Kresten Krab Thorup wrote:
Howard,
I took a look at MDB, and it does look quite promising!
Perhaps you can enlighten us a bit on these aspects of MDB:
- How do you back up an MDB instance? Can you do that while it is actively
updating, or do you need to stop it? I'm asking because the operational ease
of the log-structured stores is one of the features that many Riak'ers like
quite a lot.
Since this was originally developed for OpenLDAP slapd we currently use
slapcat to backup an MDB instance. That won't be useful in general though, so
we will be providing an mdb_dump/mdb_load utility shortly. There is no need to
stop the database while performing a backup, but...
MDB uses MVCC, so once a read transaction starts, it is guaranteed a
self-consistent view of the database until the transaction ends.
Keeping a read txn open for a very long time will prevent the dirty page
reclaimer from re-using the pages that are referenced by that read txn. As
such, any ongoing write activity will be forced to use new pages. The DB size
can grow very rapidly in these situations, until the read txn ends.
- What is the typical response-time distribution for inserts? I've tried
to
work with BDB some time back, and one of the issues with that is that every
once in a while it slows down quite significantly as B-tree rebalancing makes
some requests unreasonably slow.
MDB is also a B+tree; at a high level it will have similar characteristics to
BDB. It's always possible for an insert that results in a page split to have a
cascade effect, causing page splits all the way back up to the root of the
tree. But in general MDB is still more efficient than BDB so the actual
variance will be much smaller.
Also note that if you're bulk loading records in sorted order, using the
MDB_APPEND option basically degenerates into sequential write operations -
when one page fills, instead of splitting it in half as usual, we just
allocate a new sibling page and continue filling it. Page "splits" of this
sort can still ripple upward, but they're so cheap as to be unmeasurable.

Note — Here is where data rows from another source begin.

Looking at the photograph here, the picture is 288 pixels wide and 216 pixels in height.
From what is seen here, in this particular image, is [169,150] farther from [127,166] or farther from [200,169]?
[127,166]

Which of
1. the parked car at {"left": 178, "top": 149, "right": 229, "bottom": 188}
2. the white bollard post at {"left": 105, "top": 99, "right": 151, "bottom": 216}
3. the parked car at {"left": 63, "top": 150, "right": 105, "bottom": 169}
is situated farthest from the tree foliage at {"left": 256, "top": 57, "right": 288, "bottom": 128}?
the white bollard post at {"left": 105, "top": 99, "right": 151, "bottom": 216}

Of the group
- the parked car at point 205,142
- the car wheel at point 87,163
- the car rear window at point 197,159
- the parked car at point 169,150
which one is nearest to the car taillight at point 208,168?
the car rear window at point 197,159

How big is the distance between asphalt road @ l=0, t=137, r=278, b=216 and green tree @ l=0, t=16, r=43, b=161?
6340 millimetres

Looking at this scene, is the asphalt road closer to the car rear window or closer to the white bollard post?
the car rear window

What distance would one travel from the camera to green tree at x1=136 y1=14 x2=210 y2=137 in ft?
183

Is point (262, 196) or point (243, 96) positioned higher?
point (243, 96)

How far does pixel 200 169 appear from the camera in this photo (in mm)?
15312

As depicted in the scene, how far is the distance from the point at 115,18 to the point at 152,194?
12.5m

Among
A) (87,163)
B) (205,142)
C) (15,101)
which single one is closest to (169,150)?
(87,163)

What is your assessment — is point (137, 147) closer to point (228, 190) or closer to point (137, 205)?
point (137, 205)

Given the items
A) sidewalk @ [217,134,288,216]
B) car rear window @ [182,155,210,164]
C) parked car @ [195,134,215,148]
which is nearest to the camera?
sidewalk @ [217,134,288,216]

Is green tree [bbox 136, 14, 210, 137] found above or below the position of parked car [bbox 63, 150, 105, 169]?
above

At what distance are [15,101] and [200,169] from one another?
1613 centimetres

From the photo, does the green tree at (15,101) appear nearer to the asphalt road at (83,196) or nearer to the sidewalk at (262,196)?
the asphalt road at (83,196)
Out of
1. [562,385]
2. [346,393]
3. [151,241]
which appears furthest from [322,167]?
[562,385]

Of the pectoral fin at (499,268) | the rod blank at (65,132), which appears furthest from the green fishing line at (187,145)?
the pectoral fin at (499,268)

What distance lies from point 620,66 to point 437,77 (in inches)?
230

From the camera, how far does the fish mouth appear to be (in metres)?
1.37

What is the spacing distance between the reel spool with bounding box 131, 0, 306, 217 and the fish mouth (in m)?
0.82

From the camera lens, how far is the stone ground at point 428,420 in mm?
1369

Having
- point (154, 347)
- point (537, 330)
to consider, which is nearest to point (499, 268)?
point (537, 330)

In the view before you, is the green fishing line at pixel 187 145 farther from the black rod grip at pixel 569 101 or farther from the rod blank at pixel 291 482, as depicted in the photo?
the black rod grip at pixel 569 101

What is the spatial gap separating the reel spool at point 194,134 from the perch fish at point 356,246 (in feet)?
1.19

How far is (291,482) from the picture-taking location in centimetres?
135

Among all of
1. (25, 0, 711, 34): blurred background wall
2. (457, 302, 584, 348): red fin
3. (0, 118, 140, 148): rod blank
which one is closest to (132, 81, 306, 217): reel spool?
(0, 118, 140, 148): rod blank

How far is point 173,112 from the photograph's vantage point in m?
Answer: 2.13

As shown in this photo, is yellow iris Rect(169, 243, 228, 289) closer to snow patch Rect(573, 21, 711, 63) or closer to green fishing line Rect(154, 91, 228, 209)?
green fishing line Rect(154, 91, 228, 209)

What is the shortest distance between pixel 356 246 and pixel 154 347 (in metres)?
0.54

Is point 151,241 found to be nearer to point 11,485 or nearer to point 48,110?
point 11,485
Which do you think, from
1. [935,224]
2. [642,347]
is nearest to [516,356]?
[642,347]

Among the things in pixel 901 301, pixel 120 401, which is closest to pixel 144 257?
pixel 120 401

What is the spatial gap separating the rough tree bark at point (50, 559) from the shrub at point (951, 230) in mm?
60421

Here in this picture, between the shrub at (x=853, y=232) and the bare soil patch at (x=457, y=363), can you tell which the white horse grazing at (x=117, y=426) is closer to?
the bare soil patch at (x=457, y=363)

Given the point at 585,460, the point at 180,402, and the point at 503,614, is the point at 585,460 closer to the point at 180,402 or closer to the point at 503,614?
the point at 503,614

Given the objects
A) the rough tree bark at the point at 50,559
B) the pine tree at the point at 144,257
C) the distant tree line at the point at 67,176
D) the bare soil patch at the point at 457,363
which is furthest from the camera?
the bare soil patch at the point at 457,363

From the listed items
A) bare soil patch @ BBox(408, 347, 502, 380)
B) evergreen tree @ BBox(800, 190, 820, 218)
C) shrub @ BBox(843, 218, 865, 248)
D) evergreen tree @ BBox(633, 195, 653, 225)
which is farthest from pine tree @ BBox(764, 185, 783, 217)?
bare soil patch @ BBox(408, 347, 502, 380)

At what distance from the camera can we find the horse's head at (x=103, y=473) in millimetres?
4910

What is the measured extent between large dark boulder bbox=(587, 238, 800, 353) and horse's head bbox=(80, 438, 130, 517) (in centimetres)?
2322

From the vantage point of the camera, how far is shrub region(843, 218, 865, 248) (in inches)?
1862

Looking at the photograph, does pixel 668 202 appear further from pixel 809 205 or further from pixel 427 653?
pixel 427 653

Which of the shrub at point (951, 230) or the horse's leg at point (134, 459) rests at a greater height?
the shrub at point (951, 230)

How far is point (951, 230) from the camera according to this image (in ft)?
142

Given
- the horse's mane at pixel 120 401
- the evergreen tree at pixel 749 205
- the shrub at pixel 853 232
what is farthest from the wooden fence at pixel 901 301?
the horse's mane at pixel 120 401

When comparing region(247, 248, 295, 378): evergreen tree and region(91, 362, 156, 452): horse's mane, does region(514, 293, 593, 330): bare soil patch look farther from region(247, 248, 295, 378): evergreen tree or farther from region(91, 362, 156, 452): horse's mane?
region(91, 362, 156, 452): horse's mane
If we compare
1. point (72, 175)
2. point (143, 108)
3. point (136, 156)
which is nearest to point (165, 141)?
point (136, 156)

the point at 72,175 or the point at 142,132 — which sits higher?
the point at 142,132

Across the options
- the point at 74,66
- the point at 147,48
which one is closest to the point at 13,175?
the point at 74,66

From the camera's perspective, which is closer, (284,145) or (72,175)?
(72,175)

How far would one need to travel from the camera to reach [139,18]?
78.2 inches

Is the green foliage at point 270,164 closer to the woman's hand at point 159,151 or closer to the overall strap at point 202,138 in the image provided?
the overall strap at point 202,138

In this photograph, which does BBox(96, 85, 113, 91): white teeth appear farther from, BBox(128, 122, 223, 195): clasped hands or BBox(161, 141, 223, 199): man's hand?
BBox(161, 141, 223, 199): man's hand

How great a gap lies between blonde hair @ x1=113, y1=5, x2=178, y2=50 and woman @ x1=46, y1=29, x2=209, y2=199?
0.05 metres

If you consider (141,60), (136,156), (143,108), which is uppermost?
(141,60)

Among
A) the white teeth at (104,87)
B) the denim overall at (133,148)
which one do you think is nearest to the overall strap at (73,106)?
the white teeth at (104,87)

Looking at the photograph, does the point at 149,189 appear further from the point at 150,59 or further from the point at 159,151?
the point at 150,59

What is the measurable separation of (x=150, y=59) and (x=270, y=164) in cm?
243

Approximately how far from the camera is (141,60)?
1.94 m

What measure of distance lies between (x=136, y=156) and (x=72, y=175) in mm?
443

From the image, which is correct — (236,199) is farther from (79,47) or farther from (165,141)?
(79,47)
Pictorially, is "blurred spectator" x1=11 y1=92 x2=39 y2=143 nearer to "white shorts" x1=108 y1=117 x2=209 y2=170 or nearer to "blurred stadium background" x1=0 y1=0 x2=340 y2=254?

- Does an MDB instance exploit multiple cores? If so, what is the
structure
of this usage? In Riak, we have the benefit that a typical Riak node runs
multiple independent databases (one for each data partition/vnode), and so at
least that can provide some concurrency to better leverage I/O and CPU
concurrency.
Within an MDB environment, multiple readers can run concurrently with a single
writer. Readers are never blocked by anything. (Readers don't block writers,
but as mentioned above, can prevent old pages from being reused.)
Kresten
On Sep 29, 2012, at 9:50 PM, Kresten Krab Thorup
<[email protected]<mailto:[email protected]>> wrote:
BETS May be a good template for MDB NIFs since the MDB API looks like bdb. It
doesn't implement the Riak backend API but an ets subset.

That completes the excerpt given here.